● **To be done**
Return the material below line for line, changing nothing.

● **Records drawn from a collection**
┌──

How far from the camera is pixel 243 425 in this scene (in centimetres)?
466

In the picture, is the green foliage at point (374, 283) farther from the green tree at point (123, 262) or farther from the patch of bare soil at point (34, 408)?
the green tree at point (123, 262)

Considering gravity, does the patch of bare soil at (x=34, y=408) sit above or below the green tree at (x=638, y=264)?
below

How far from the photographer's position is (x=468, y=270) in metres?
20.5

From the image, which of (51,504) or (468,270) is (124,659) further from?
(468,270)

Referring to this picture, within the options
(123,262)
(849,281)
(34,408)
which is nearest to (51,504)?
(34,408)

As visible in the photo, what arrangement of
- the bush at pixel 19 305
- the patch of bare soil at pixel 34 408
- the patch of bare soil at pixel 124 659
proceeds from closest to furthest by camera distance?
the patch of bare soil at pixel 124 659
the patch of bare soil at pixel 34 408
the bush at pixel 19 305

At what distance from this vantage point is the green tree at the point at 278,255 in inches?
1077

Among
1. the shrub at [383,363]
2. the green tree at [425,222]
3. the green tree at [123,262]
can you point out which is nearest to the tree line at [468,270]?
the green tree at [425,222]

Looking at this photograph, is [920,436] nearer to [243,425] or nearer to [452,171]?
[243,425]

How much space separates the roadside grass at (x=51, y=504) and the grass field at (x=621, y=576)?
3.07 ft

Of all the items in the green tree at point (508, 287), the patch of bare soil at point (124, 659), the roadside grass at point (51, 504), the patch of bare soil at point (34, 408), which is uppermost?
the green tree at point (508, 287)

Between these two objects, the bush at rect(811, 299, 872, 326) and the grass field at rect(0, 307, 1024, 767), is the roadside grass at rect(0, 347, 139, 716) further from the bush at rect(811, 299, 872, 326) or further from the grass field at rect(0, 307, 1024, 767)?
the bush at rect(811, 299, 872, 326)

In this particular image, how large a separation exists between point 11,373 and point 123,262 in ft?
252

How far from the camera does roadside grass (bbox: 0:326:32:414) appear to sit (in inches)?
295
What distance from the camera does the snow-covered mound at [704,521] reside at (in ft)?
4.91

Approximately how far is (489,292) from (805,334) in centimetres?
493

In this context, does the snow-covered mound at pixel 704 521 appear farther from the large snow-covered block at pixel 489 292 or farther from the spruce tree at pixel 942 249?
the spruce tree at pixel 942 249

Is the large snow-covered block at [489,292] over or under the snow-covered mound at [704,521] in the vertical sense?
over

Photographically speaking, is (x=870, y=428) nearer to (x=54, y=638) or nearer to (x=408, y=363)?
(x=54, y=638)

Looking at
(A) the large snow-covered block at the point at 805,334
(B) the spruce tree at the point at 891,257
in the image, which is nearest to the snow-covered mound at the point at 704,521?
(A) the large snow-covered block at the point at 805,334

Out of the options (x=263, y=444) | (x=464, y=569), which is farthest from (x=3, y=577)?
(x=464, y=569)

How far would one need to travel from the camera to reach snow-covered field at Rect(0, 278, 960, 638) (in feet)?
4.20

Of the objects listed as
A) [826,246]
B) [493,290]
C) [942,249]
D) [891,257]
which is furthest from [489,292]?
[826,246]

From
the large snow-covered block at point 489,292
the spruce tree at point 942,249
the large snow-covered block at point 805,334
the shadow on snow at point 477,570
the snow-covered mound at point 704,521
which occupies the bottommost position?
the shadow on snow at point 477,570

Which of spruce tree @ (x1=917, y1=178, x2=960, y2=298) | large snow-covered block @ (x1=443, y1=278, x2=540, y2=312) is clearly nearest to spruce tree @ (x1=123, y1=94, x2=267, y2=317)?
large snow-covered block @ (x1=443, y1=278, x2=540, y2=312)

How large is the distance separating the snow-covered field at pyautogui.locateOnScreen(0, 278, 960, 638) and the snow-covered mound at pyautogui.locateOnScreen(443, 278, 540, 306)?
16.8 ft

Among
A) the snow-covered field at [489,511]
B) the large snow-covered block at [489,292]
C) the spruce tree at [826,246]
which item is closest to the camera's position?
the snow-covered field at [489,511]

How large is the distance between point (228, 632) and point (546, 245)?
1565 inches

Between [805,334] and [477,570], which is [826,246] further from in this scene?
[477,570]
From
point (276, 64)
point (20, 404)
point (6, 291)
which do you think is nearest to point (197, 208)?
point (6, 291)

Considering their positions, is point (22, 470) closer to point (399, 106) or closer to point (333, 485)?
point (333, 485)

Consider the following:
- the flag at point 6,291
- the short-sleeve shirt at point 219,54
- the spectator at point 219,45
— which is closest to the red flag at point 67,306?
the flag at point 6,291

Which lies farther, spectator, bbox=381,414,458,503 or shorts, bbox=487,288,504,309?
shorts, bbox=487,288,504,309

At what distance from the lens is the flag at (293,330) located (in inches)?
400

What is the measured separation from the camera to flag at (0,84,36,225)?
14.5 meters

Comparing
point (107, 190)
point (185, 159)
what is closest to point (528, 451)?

└──

● **Result for this task**
How far from the camera is pixel 243 425 in this scene (in centimetres)?
466

In the picture, is the green foliage at point (374, 283) farther from the green tree at point (123, 262) or farther from the patch of bare soil at point (34, 408)?
the green tree at point (123, 262)

Considering gravity, does the patch of bare soil at (x=34, y=408) sit above or below the green tree at (x=638, y=264)?
below

How far from the photographer's position is (x=468, y=270) in metres?
20.5

From the image, which of (51,504) or (468,270) is (124,659) further from?
(468,270)

Referring to this picture, within the options
(123,262)
(849,281)
(34,408)
which is nearest to (51,504)?
(34,408)

As visible in the photo, what arrangement of
- the bush at pixel 19 305
- the patch of bare soil at pixel 34 408
- the patch of bare soil at pixel 124 659
proceeds from closest to furthest by camera distance?
the patch of bare soil at pixel 124 659
the patch of bare soil at pixel 34 408
the bush at pixel 19 305

At what distance from this vantage point is the green tree at the point at 278,255 in inches?
1077

Among
1. the shrub at [383,363]
2. the green tree at [425,222]
3. the green tree at [123,262]
can you point out which is nearest to the tree line at [468,270]?
the green tree at [425,222]

Looking at this photograph, is [920,436] nearer to [243,425] or nearer to [452,171]?
[243,425]

How much space separates the roadside grass at (x=51, y=504) and the grass field at (x=621, y=576)?
3.07 ft

Of all the items in the green tree at point (508, 287), the patch of bare soil at point (124, 659), the roadside grass at point (51, 504), the patch of bare soil at point (34, 408), which is uppermost?
the green tree at point (508, 287)

Between these two objects, the bush at rect(811, 299, 872, 326) and the grass field at rect(0, 307, 1024, 767), is the roadside grass at rect(0, 347, 139, 716) further from the bush at rect(811, 299, 872, 326) or further from the grass field at rect(0, 307, 1024, 767)?
the bush at rect(811, 299, 872, 326)

In this particular image, how large a separation exists between point 11,373 and point 123,262 in ft?
252

How far from the camera does roadside grass (bbox: 0:326:32:414) appear to sit (in inches)?
295
What distance from the camera does the snow-covered mound at [704,521] reside at (in ft)?
4.91

Approximately how far is (489,292) from (805,334) in centimetres?
493

In this context, does the snow-covered mound at pixel 704 521 appear farther from the large snow-covered block at pixel 489 292 or farther from the spruce tree at pixel 942 249?
the spruce tree at pixel 942 249

Is the large snow-covered block at [489,292] over or under the snow-covered mound at [704,521] in the vertical sense?
over

Photographically speaking, is (x=870, y=428) nearer to (x=54, y=638) or nearer to (x=408, y=363)?
(x=54, y=638)

Looking at
(A) the large snow-covered block at the point at 805,334
(B) the spruce tree at the point at 891,257
in the image, which is nearest to the snow-covered mound at the point at 704,521?
(A) the large snow-covered block at the point at 805,334

Out of the options (x=263, y=444) | (x=464, y=569), which is farthest from (x=3, y=577)?
(x=464, y=569)

How far would one need to travel from the camera to reach snow-covered field at Rect(0, 278, 960, 638) (in feet)?
4.20

Of the objects listed as
A) [826,246]
B) [493,290]
C) [942,249]
D) [891,257]
which is furthest from [489,292]?
[826,246]

From
the large snow-covered block at point 489,292
the spruce tree at point 942,249
the large snow-covered block at point 805,334
the shadow on snow at point 477,570
the snow-covered mound at point 704,521
which occupies the bottommost position?
the shadow on snow at point 477,570

Which of spruce tree @ (x1=917, y1=178, x2=960, y2=298) | large snow-covered block @ (x1=443, y1=278, x2=540, y2=312) is clearly nearest to spruce tree @ (x1=123, y1=94, x2=267, y2=317)?
large snow-covered block @ (x1=443, y1=278, x2=540, y2=312)

How large is the distance separating the snow-covered field at pyautogui.locateOnScreen(0, 278, 960, 638) and the snow-covered mound at pyautogui.locateOnScreen(443, 278, 540, 306)?
16.8 ft

Among
A) the snow-covered field at [489,511]
B) the large snow-covered block at [489,292]
C) the spruce tree at [826,246]
which item is closest to the camera's position?
the snow-covered field at [489,511]

How large is the distance between point (228, 632) and point (546, 245)?
1565 inches

Between [805,334] and [477,570], which is [826,246] further from in this scene?
[477,570]
From
point (276, 64)
point (20, 404)
point (6, 291)
which do you think is nearest to point (197, 208)?
point (6, 291)

Considering their positions, is point (22, 470) closer to point (399, 106) or closer to point (333, 485)?
point (333, 485)

Consider the following:
- the flag at point 6,291
- the short-sleeve shirt at point 219,54
- the spectator at point 219,45
— which is closest to the red flag at point 67,306?
the flag at point 6,291

Which lies farther, spectator, bbox=381,414,458,503 or shorts, bbox=487,288,504,309?
shorts, bbox=487,288,504,309

At what distance from the lens is the flag at (293,330) located (in inches)?
400

What is the measured separation from the camera to flag at (0,84,36,225)?
14.5 meters

Comparing
point (107, 190)
point (185, 159)
what is closest to point (528, 451)?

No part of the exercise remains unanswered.